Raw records
▼

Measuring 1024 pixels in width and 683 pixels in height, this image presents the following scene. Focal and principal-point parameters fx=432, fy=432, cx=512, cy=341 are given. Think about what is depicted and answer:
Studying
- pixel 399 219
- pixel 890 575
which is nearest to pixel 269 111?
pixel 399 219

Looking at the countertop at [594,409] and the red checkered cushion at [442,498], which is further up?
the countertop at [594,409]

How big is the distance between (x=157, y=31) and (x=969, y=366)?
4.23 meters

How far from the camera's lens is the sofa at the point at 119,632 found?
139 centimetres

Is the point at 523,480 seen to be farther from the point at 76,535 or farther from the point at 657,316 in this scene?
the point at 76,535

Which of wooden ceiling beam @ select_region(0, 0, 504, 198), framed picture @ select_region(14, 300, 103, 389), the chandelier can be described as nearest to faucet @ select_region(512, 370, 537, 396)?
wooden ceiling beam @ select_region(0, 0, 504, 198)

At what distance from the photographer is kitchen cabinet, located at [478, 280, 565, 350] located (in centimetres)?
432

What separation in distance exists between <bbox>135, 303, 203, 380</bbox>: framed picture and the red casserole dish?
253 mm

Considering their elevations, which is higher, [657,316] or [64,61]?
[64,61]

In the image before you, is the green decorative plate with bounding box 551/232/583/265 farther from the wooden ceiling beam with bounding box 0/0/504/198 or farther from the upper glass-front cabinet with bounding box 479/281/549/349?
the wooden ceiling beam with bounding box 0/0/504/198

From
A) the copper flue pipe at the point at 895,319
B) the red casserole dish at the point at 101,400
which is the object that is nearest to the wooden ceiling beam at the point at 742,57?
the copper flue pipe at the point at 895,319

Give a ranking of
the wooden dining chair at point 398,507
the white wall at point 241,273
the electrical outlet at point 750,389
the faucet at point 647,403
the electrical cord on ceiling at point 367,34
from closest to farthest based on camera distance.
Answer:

▲

TASK DETAILS
Switch every "red casserole dish" in the lines above to "red cooking pot" and write the lines out again, leaving the rest untouched.

REPLY
Measuring 1024 pixels in width and 683 pixels in height, this image presents the following scene. Focal and principal-point parameters fx=432, fy=432, cx=512, cy=341 are given. Think about what is depicted and answer:
Studying
- pixel 399 219
- pixel 890 575
which is nearest to pixel 269 111?
pixel 399 219

Looking at the countertop at [594,409] and the red checkered cushion at [442,498], which is further up?
the countertop at [594,409]

How big is the distance between (x=157, y=31) and (x=969, y=366)?
4.23 meters

How far from the camera's lens is the sofa at the point at 119,632 found?
139 centimetres

Is the point at 523,480 seen to be farther from the point at 76,535 or farther from the point at 657,316 in this scene?
the point at 76,535

Which of wooden ceiling beam @ select_region(0, 0, 504, 198), framed picture @ select_region(14, 300, 103, 389), the chandelier can be described as nearest to faucet @ select_region(512, 370, 537, 396)?
wooden ceiling beam @ select_region(0, 0, 504, 198)

At what distance from the photographer is kitchen cabinet, located at [478, 280, 565, 350] located (in centimetres)?
432

What separation in distance exists between <bbox>135, 303, 203, 380</bbox>: framed picture and the red cooking pot?
253 mm

Considering their elevations, which is higher, [657,316] or [64,61]?
[64,61]

In the image before you, is the green decorative plate with bounding box 551/232/583/265 farther from the wooden ceiling beam with bounding box 0/0/504/198 or farther from the upper glass-front cabinet with bounding box 479/281/549/349?
the wooden ceiling beam with bounding box 0/0/504/198

From
A) the copper flue pipe at the point at 895,319
B) the red cooking pot at the point at 101,400
which is the object that is nearest to the wooden ceiling beam at the point at 742,57?
the copper flue pipe at the point at 895,319

Give a ranking of
the wooden dining chair at point 398,507
the white wall at point 241,273
the electrical outlet at point 750,389
the faucet at point 647,403
the electrical cord on ceiling at point 367,34
from closest to farthest based on camera distance.
Answer:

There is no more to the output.